Happy New Year Qiime Community! ![]()
I'm new to qiime2 and to DADA2 and to analyzing ITS data.
I'm running qiime2-amplicon-2025.7 in a conda environment. Based on qiime2 forum recommendations, I'm using a UNITE database that includes all-eukaryotes and singletons and is the developer version: sh_refs_qiime_ver10_dynamic_s_all_19.02.2025_dev.fasta ![]()
I'm using mock fungal libraries to build and test an ITS1 Illumina amplicon sequence analysis pipeline with qiime2, with DADA2 to infer sample ASVs.
RESCRIPt has worked very well for me in filtering and evaluating a UNITE database, and evaluating the resulting naive-Bayes classifier. ![]()
When I used the qiime rescript dereplicate action to dereplicate my UNITE db sequence file, I selected the default option of --p-mode 'uniq', which retains multiple different taxonomic attributions to a given identical DNA sequence.
My question is: I seem to have "over-classification" of at least one of my measured ASVs from the mock libraries, and I'm not sure if this is likely due to UNITE database de-replication mode, my classifier, or some other explanation. FWIW, this pipeline passed QC for DADA2 denoising and sample inference, and also RESCRIPt evaluation for db and classifier, as far as my understanding of tutorials has indicated.
By "over-classification", I mean that this ASV is 143 bp (seq below), and is classified as k__Fungi;p__Ascomycota;c__Dothideomycetes;o__Pleosporales;f__Didymellaceae;g__Neoascochyta by my pipeline. When I did a BLAST search of this DNA sequence, it had 100% identity and 100% query coverage to at least three different annotations: Neoaschocyta paspali, Aschochyta hordei, and Ustulina deusta.

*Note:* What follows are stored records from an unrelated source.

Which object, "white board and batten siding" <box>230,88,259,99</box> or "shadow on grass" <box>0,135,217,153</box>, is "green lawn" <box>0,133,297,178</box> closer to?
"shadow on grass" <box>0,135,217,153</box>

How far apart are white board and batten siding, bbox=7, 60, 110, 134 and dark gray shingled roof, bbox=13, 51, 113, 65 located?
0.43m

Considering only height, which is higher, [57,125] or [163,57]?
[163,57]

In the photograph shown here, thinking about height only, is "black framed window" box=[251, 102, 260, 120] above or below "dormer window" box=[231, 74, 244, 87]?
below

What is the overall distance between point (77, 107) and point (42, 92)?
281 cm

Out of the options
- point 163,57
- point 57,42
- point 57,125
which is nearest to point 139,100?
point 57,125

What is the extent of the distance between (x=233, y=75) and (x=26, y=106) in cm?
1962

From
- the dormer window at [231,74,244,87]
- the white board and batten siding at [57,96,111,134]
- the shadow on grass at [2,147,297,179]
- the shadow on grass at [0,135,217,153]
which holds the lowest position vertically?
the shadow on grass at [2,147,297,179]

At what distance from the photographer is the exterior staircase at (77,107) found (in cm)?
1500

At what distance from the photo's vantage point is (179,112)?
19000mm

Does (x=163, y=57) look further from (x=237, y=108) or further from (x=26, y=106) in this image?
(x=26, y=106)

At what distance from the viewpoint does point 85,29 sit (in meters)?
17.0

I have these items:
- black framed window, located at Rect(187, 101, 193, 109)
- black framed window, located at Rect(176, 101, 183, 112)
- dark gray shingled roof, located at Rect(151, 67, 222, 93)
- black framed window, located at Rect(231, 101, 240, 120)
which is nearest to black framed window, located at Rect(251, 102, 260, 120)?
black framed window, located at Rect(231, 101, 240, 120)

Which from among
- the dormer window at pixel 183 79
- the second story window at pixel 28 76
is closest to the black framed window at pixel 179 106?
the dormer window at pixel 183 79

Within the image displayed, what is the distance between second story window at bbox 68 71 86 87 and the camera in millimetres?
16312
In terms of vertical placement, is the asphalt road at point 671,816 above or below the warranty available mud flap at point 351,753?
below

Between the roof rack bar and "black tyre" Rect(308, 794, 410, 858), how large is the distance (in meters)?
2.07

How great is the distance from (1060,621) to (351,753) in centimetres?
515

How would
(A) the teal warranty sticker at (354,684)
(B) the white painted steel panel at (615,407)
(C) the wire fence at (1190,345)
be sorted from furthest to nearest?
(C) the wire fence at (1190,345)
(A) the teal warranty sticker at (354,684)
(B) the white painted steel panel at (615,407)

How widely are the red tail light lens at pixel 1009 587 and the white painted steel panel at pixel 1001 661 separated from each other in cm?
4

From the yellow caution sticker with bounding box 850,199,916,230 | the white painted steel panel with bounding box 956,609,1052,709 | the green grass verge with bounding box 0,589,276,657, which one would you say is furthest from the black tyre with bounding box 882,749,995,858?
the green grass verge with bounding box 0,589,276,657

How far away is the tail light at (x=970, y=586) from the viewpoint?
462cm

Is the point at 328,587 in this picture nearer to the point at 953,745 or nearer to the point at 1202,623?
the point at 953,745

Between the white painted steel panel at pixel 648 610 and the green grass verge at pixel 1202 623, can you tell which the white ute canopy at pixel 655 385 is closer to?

So from the BLAST result, my understanding is that this sequence is too uninformative (short) to have classification depth past the family level. Even if this sequence is accurately attributed to these three species in my -p-mode 'uniq' UNITE db, my expectation is that the classifier would have essentially chosen the LCA of all of the different taxonomic annotations for those identical DNA sequences, and left empty ranks at least at the genus and species level. Instead, my classifier chose the Neoaschocyta genus classification.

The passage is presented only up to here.